Eu acho que para você ser psicólogo, você tem que pensar nas pessoas como produtos de várias histórias (e isso é uma idéia antiga, do Vygotsky), produto, primeiro, de uma história filogenética. Eu não posso trabalhar como psicólogo se eu não conheço nossa natureza. Não adianta eu ter uma idealização da natureza humana. Naquele livro do Steven Pinker, "Tábula Rasa", ele diz "vamos demolir os mitos". Um deles é o mito do bom selvagem, ou o mito de que você pode transformar uma pessoa em qualquer coisa. Há, então, coisas que, como psicólogo (não necessariamente um psicólogo evolucionista), é necessário conhecer para poder usar qualquer teoria.
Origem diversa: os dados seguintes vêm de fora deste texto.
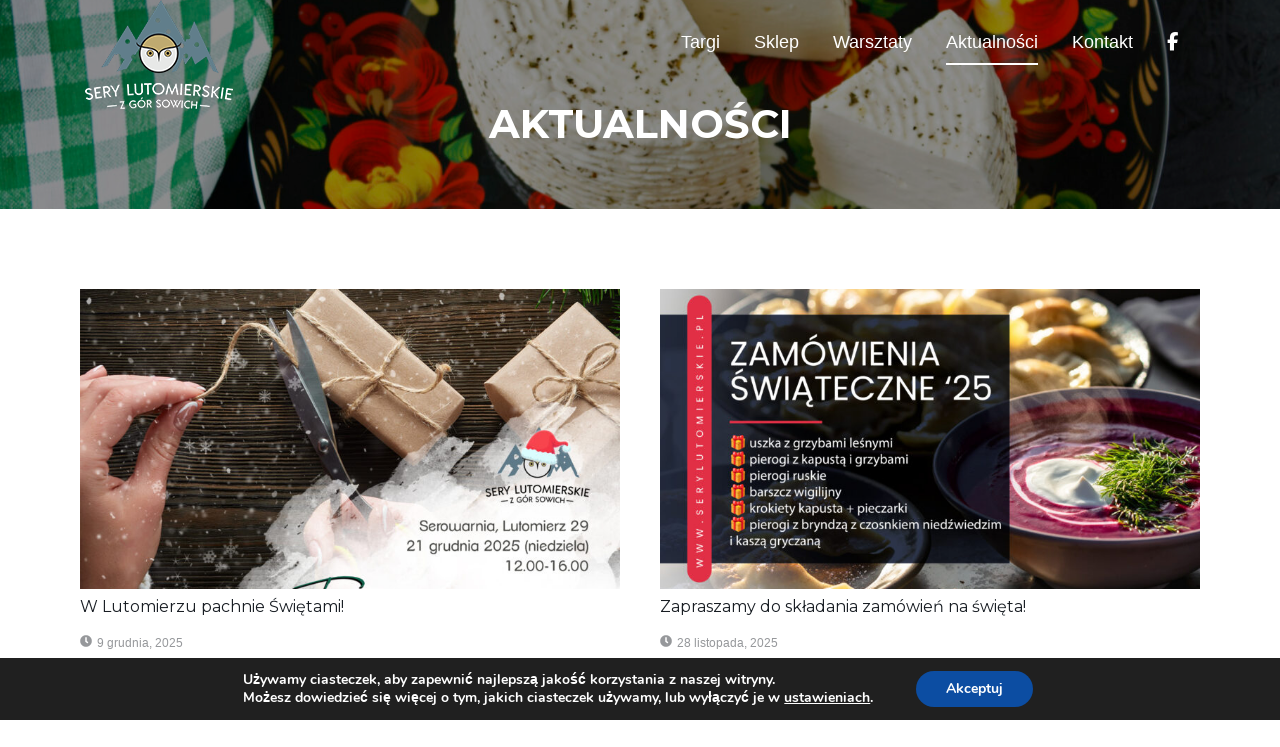

--- FILE ---
content_type: text/css
request_url: https://serylutomierskie.pl/wp-content/uploads/elementor/css/post-1320.css?ver=1733324905
body_size: 404
content:
.elementor-1320 .elementor-element.elementor-element-ea39040{--spacer-size:50px;}.elementor-1320 .elementor-element.elementor-element-2237261 .jeg-elementor-kit.jkit-postblock .jkit-posts{grid-template-columns:repeat(2, minmax(0, 1fr));grid-column-gap:40px;}.elementor-1320 .elementor-element.elementor-element-2237261 .jeg-elementor-kit.jkit-postblock .jkit-thumb .thumbnail-container{height:300px;}.elementor-1320 .elementor-element.elementor-element-2237261 .jeg-elementor-kit.jkit-postblock .jkit-postblock-content{text-align:left;}.elementor-1320 .elementor-element.elementor-element-2237261 .jeg-elementor-kit.jkit-postblock .jkit-meta-readmore.icon-position-before i, .elementor-1320 .elementor-element.elementor-element-2237261 .jeg-elementor-kit.jkit-postblock .jkit-meta-readmore.icon-position-before svg{margin-right:5px;}.elementor-1320 .elementor-element.elementor-element-2237261 .jeg-elementor-kit.jkit-postblock .jkit-meta-readmore.icon-position-after i, .elementor-1320 .elementor-element.elementor-element-2237261 .jeg-elementor-kit.jkit-postblock .jkit-meta-readmore.icon-position-after svg{margin-left:5px;}.elementor-1320 .elementor-element.elementor-element-2237261 .jeg-elementor-kit.jkit-postblock .jkit-meta-author.icon-position-before i, .elementor-1320 .elementor-element.elementor-element-2237261 .jeg-elementor-kit.jkit-postblock .jkit-meta-author.icon-position-before svg{margin-right:5px;}.elementor-1320 .elementor-element.elementor-element-2237261 .jeg-elementor-kit.jkit-postblock .jkit-meta-author.icon-position-after i, .elementor-1320 .elementor-element.elementor-element-2237261 .jeg-elementor-kit.jkit-postblock .jkit-meta-author.icon-position-after svg{margin-left:5px;}.elementor-1320 .elementor-element.elementor-element-2237261 .jeg-elementor-kit.jkit-postblock .jkit-meta-date.icon-position-before i, .elementor-1320 .elementor-element.elementor-element-2237261 .jeg-elementor-kit.jkit-postblock .jkit-meta-date.icon-position-before svg{margin-right:5px;}.elementor-1320 .elementor-element.elementor-element-2237261 .jeg-elementor-kit.jkit-postblock .jkit-meta-date.icon-position-after i, .elementor-1320 .elementor-element.elementor-element-2237261 .jeg-elementor-kit.jkit-postblock .jkit-meta-date.icon-position-after svg{margin-left:5px;}.elementor-1320 .elementor-element.elementor-element-2237261 .jeg-elementor-kit.jkit-postblock .jkit-post-meta-bottom{justify-content:space-between;}.elementor-1320 .elementor-element.elementor-element-2237261 .jeg-elementor-kit.jkit-postblock .jeg_empty_module{text-align:left;}.elementor-widget-button .elementor-button{background-color:var( --e-global-color-accent );font-family:var( --e-global-typography-accent-font-family ), Sans-serif;font-weight:var( --e-global-typography-accent-font-weight );}.elementor-1320 .elementor-element.elementor-element-cb1399f .elementor-button-content-wrapper{flex-direction:row;}@media(max-width:1024px){.elementor-1320 .elementor-element.elementor-element-2237261 .jeg-elementor-kit.jkit-postblock .jkit-posts{grid-template-columns:repeat(1, minmax(0, 1fr));}}

--- FILE ---
content_type: text/css
request_url: https://serylutomierskie.pl/wp-content/themes/screenr-child/style.css?ver=6.9
body_size: 501
content:
/*
Theme Name: Screenr Child
Theme URI: https://www.famethemes.com/themes/screenr
Template: screenr
Author: FameThemes
Author URI: https://www.famethemes.com
Description: Big - Bold and stylish, Screenr is a multiuse fullscreen theme well suited for business, portfolio, digital agency, product showcase, freelancers and everyone else who appreciate good design. Also with the flexible of the header and navigation, it can be use for one page or multiple pages website. The theme was built on Bootstrap 4, so you know it contains clean, precise code that makes for a highly streamlined site. (Live preview : http://www.famethemes.com/preview/?theme=Screenr)
Tags: one-column,two-columns,left-sidebar,right-sidebar,custom-background,custom-colors,custom-header,custom-logo,editor-style,featured-image-header,featured-images,footer-widgets,full-width-template,rtl-language-support,sticky-post,theme-options,threaded-comments,translation-ready,blog,portfolio
Version: 1.2.6.1705924522
Updated: 2024-01-22 11:55:22

*/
Todas as teorias psicológicas têm que fazer sentido à luz da filogênese. Se elas não fazem sentido, não são boas teorias. É uma lei de encaixe, inclusive das ciências, a própria história da evolução tem que se encaixar na história geológica da Terra... Então, as ciências precisam fazer certo sentido harmônico, as teorias dentro da psicologia precisam ter sentido. A implicação prática é uma visão mais completa, mesmo que você trabalhe com uma ou outra abordagem. A psicologia evolucionista não oferece técnicas para o trabalho clínico ou educacional, mas vai dar informação sobre limites e possibilidades das pessoas com as quais trabalhamos como psicólogos. Eu acho que isso é uma ferramenta de reflexão. Por exemplo, essa idéia do Pinker, de que você não transforma uma pessoa em qualquer coisa, que era uma idéia do Watson: "dê-me tantas crianças que eu farei delas isso e aquilo...". Não. Primeiro, eu não posso transformar uma criança num morcego, não posso transformar uma criança mesmo num chimpanzé, apesar de nós compartilharmos tanto da nossa bagagem genética, assim como eu não posso transformar um chimpanzé num humano, como alguns estudos da década de 1960 e 1970 que foram estudar linguagem e criaram bebês chimpanzés como se fossem bebês humanos. Então, é preciso entender as características de cada espécie e o valor adaptativo dos comportamentos, e aí, tudo bem, as questões serão tratadas com outras ferramentas, inclusive teóricas, que forem necessárias. A psicologia evolucionista não esgota as possibilidades de respostas às perguntas com as quais o psicólogo se depara.